No Finance Reform Bill Action Until December Rep. Frank Says

NU Online News Service, Nov. 3, 3:52 p.m. EST

WASHINGTON--The full House is unlikely to debate financial services reform legislation until the first week of December, Rep. Barney Frank, D-Mass., chairman of the House Financial Services Committee, said today.

He also said that the committee will finish work tomorrow on the Investor Protection Act, and start work on legislation establishing a mechanism for dealing with systemically risky financial services companies the same day.

Rep. Frank said he will revise the draft legislation he developed with the aid of the Treasury Department. The revision will take place because of objections by fellow Democrats on the committee so that large financial institutions will be levied in advance to fund a pool of cash that can be used to help liquidate troubled large financial institutions.

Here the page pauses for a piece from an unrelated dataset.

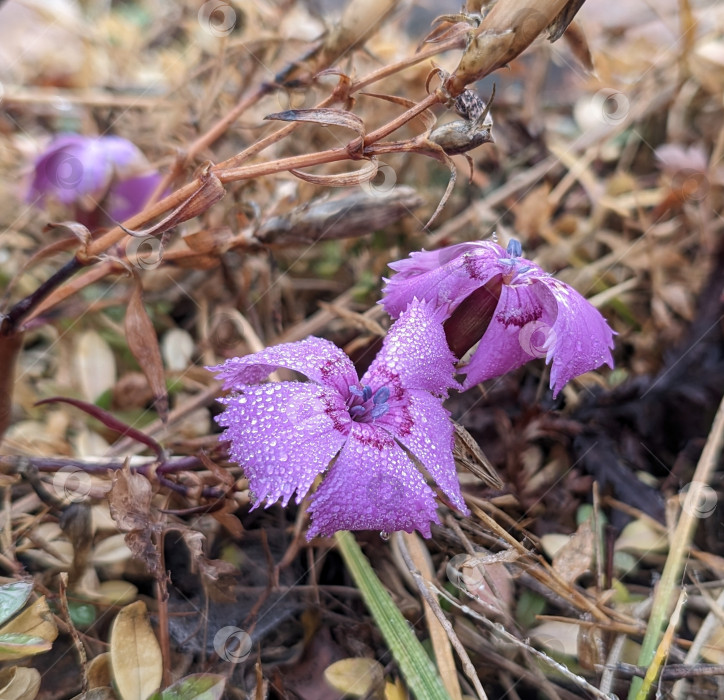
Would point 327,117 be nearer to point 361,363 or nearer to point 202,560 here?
point 361,363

He also said that under the bill the Federal Reserve Board would lose its authority to provide funds to troubled non-banks under Section 13 (3) of the Federal Reserve Act. That is the provision the Fed used to provide American International Group insurance conglomerate with up to $182 billion at one point last year.

He said the fund is needed to ensure there is no collateral damage to the markets from the failure of a very large financial institution.

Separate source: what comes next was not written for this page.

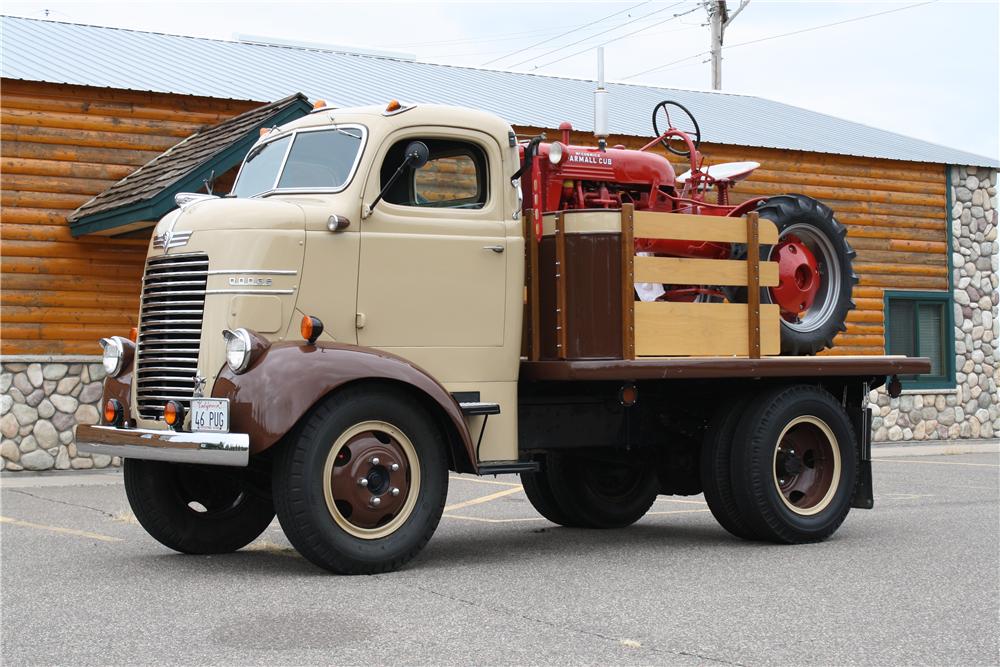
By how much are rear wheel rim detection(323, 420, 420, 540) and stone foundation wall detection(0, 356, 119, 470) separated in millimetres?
8927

In the original draft, Rep. Frank and the Treasury Department proposed that taxpayers pay to cover costs of unwinding a large financial institution, with those funds later to be recouped from large financial institutions, including insurers with assets of more than $10 billion.

Under the revised plan, he said, if funds run out, taxpayer dollars will be used, subject to expedited Congressional disapproval. He said the exact size of this fund is unknown, but "we're not talking in the hundreds of billions of dollars."

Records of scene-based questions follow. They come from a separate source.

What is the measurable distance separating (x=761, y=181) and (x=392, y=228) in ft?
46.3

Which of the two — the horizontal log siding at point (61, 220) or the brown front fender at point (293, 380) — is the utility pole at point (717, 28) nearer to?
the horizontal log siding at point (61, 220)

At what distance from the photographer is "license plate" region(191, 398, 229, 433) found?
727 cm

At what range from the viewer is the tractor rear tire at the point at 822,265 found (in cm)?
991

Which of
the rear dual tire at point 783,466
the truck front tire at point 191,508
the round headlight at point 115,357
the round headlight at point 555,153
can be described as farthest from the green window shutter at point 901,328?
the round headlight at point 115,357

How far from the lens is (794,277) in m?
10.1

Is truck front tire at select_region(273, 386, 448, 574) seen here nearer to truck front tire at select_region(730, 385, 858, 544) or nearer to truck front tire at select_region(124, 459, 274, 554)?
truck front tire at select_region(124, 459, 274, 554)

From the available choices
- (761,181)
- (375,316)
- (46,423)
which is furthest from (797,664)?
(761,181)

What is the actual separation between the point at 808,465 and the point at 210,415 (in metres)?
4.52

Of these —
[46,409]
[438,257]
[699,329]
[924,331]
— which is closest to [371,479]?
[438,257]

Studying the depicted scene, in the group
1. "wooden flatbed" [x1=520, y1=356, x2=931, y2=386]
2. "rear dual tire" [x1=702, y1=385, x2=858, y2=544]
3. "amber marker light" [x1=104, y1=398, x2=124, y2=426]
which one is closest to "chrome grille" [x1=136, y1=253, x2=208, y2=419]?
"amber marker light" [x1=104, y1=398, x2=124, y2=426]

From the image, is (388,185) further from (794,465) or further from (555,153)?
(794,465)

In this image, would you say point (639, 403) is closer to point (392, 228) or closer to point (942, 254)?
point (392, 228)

He said general debate on the legislation will begin tomorrow, and that work on amendments will start Thursday.

But, he said, if the House is in session next Monday or Tuesday the committee will continue the markup drafting. Otherwise, he predicted that the Committee will finish work on the bill the week after next.

As for legislation creating a Federal Insurance Office, Rep. Frank did not mention during his press conference any timetable for his committee to consider such legislation.

But his chief spokesman said later that Rep. Frank was meeting soon with officials of the House Ways and Means Committee to discuss jurisdictional issues holding up debate on the legislation by the House Financial Services Committee.

"But, we don't think these issues will prevent marking up the legislation very soon by our committee," the spokesman said.

And insurance industry sources said today that the Treasury Department and representatives of the U.S. Trade Representatives Office were meeting to discuss the jurisdictional issues raised by provisions in the legislation that would give the Treasury Department the authority to negotiate insurance trade pacts with foreign countries.